| Exercise task |
Reproduce the lines below, replacing every occurrence of "white football boot" with "white soccer cleat" and leaving all other text unchanged.
++++ Entries
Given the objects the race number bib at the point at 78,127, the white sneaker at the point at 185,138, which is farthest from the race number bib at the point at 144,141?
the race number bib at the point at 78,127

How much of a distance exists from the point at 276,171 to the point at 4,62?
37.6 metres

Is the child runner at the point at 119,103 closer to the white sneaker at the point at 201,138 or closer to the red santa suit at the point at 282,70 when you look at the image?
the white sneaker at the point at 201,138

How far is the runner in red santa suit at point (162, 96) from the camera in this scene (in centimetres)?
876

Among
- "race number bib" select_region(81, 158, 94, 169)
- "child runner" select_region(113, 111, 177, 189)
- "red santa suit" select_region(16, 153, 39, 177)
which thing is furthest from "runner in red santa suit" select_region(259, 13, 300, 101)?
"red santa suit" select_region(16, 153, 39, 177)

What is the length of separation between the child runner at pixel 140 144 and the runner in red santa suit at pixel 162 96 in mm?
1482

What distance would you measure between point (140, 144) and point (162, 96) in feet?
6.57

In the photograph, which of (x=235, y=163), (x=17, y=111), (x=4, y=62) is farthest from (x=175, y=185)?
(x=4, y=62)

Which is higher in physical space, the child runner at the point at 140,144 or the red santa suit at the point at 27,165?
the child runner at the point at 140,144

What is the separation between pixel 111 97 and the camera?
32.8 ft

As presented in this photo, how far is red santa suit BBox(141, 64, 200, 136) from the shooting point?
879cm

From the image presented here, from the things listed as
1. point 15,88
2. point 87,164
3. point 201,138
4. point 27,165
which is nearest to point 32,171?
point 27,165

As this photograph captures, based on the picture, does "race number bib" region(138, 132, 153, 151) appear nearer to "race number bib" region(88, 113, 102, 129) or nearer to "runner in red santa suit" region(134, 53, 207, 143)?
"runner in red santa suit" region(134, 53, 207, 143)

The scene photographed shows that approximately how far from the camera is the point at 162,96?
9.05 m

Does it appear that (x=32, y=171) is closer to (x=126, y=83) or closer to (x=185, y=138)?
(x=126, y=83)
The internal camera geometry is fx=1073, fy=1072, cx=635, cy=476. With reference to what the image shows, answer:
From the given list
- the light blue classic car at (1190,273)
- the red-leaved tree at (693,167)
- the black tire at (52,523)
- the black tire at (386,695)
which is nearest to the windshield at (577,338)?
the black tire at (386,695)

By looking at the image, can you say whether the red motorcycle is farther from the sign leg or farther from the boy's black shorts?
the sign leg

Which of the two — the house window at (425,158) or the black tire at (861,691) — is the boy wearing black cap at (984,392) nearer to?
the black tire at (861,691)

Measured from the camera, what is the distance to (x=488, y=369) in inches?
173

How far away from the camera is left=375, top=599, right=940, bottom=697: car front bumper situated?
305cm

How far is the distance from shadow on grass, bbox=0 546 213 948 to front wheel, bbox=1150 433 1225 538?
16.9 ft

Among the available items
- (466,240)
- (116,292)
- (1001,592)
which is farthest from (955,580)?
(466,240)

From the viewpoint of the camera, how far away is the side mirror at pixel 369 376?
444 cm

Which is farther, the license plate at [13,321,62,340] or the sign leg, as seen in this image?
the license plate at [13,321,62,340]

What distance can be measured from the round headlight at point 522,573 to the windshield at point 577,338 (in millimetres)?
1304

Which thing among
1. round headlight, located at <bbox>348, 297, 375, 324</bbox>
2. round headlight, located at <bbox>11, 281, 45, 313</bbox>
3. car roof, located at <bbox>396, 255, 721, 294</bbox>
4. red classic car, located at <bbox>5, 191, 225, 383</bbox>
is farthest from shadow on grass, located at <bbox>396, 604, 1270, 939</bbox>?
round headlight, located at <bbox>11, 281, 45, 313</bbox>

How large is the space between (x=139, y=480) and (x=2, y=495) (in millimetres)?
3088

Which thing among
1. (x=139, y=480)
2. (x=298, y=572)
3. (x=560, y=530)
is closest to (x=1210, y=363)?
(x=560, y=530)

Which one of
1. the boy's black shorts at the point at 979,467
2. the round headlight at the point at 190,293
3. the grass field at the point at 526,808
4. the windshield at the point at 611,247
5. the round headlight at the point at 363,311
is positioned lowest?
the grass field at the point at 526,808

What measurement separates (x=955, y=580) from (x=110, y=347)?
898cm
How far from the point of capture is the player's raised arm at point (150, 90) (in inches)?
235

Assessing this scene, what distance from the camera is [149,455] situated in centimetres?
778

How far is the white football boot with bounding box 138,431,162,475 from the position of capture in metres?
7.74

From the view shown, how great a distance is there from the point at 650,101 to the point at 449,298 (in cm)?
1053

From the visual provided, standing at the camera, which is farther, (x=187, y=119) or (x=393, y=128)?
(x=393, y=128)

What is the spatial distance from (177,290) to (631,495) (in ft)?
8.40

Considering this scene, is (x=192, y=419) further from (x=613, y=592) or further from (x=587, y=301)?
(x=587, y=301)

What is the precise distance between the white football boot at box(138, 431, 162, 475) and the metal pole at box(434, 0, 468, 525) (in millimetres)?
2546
++++++++
| Response to this task |
Given the objects the race number bib at the point at 78,127, the white sneaker at the point at 185,138, which is farthest from the race number bib at the point at 144,141?
the race number bib at the point at 78,127

How much of a distance exists from the point at 276,171 to the point at 4,62?
37.6 metres

Is the child runner at the point at 119,103 closer to the white sneaker at the point at 201,138 or closer to the red santa suit at the point at 282,70 when you look at the image?
the white sneaker at the point at 201,138

How far is the runner in red santa suit at point (162, 96) from the camera in this scene (in centimetres)?
876

Among
- "race number bib" select_region(81, 158, 94, 169)
- "child runner" select_region(113, 111, 177, 189)
- "red santa suit" select_region(16, 153, 39, 177)
which thing is furthest from "runner in red santa suit" select_region(259, 13, 300, 101)?
"red santa suit" select_region(16, 153, 39, 177)

What is the length of separation between the child runner at pixel 140 144 and the runner in red santa suit at pixel 162 96 in mm?
1482

What distance would you measure between point (140, 144) and point (162, 96) in feet?
6.57

In the photograph, which of (x=235, y=163), (x=17, y=111), (x=4, y=62) is farthest from (x=175, y=185)?
(x=4, y=62)

Which is higher in physical space, the child runner at the point at 140,144 or the red santa suit at the point at 27,165?
the child runner at the point at 140,144

What is the separation between pixel 111 97 and the camera?
32.8 ft

As presented in this photo, how far is red santa suit BBox(141, 64, 200, 136) from the shooting point?
879cm

From the image presented here, from the things listed as
1. point 15,88
2. point 87,164
3. point 201,138
4. point 27,165
which is nearest to point 32,171?
point 27,165

As this photograph captures, based on the picture, does "race number bib" region(138, 132, 153, 151) appear nearer to "race number bib" region(88, 113, 102, 129) or nearer to "runner in red santa suit" region(134, 53, 207, 143)?
"runner in red santa suit" region(134, 53, 207, 143)

The scene photographed shows that approximately how far from the camera is the point at 162,96?
9.05 m

Does it appear that (x=32, y=171) is closer to (x=126, y=83) or closer to (x=185, y=138)?
(x=126, y=83)
The internal camera geometry is fx=1073, fy=1072, cx=635, cy=476. With reference to what the image shows, answer:
From the given list
- the light blue classic car at (1190,273)
- the red-leaved tree at (693,167)
- the black tire at (52,523)
- the black tire at (386,695)
which is nearest to the windshield at (577,338)?
the black tire at (386,695)

By looking at the image, can you say whether the red motorcycle is farther from the sign leg or farther from the boy's black shorts?
the sign leg

Which of the two — the house window at (425,158) or the black tire at (861,691) — is the boy wearing black cap at (984,392) nearer to?
the black tire at (861,691)

Measured from the camera, what is the distance to (x=488, y=369) in inches?
173

How far away from the camera is left=375, top=599, right=940, bottom=697: car front bumper situated?
305cm

How far is the distance from shadow on grass, bbox=0 546 213 948 to front wheel, bbox=1150 433 1225 538?
16.9 ft

Among the available items
- (466,240)
- (116,292)
- (1001,592)
which is farthest from (955,580)?
(466,240)

From the viewpoint of the camera, how far away is the side mirror at pixel 369 376?
444 cm

Which is farther, the license plate at [13,321,62,340] or the sign leg, as seen in this image?
the license plate at [13,321,62,340]

What distance can be measured from the round headlight at point 522,573 to the windshield at point 577,338 (in millimetres)?
1304

Which thing among
1. round headlight, located at <bbox>348, 297, 375, 324</bbox>
2. round headlight, located at <bbox>11, 281, 45, 313</bbox>
3. car roof, located at <bbox>396, 255, 721, 294</bbox>
4. red classic car, located at <bbox>5, 191, 225, 383</bbox>
is farthest from shadow on grass, located at <bbox>396, 604, 1270, 939</bbox>?
round headlight, located at <bbox>11, 281, 45, 313</bbox>

How large is the space between (x=139, y=480) and (x=2, y=495) (in millimetres)?
3088

Which thing among
1. (x=139, y=480)
2. (x=298, y=572)
3. (x=560, y=530)
is closest to (x=1210, y=363)?
(x=560, y=530)

Which one of
1. the boy's black shorts at the point at 979,467
2. the round headlight at the point at 190,293
3. the grass field at the point at 526,808
4. the windshield at the point at 611,247
5. the round headlight at the point at 363,311
is positioned lowest?
the grass field at the point at 526,808

What measurement separates (x=955, y=580) from (x=110, y=347)?
898cm
How far from the point of capture is the player's raised arm at point (150, 90) (in inches)?
235

Assessing this scene, what distance from the camera is [149,455] situated in centimetres?
778

How far is the white soccer cleat with bounding box 138,431,162,475 from the position of capture in metres?
7.74

From the view shown, how great a distance is there from the point at 650,101 to the point at 449,298 (in cm)?
1053

From the visual provided, standing at the camera, which is farther, (x=187, y=119) or (x=393, y=128)?
(x=393, y=128)

What is the spatial distance from (177,290) to (631,495) (in ft)?
8.40

Considering this scene, is (x=192, y=419) further from (x=613, y=592) or further from (x=587, y=301)?
(x=587, y=301)

What is the precise distance between the white soccer cleat at box(138, 431, 162, 475) and the metal pole at box(434, 0, 468, 525) (in millimetres)?
2546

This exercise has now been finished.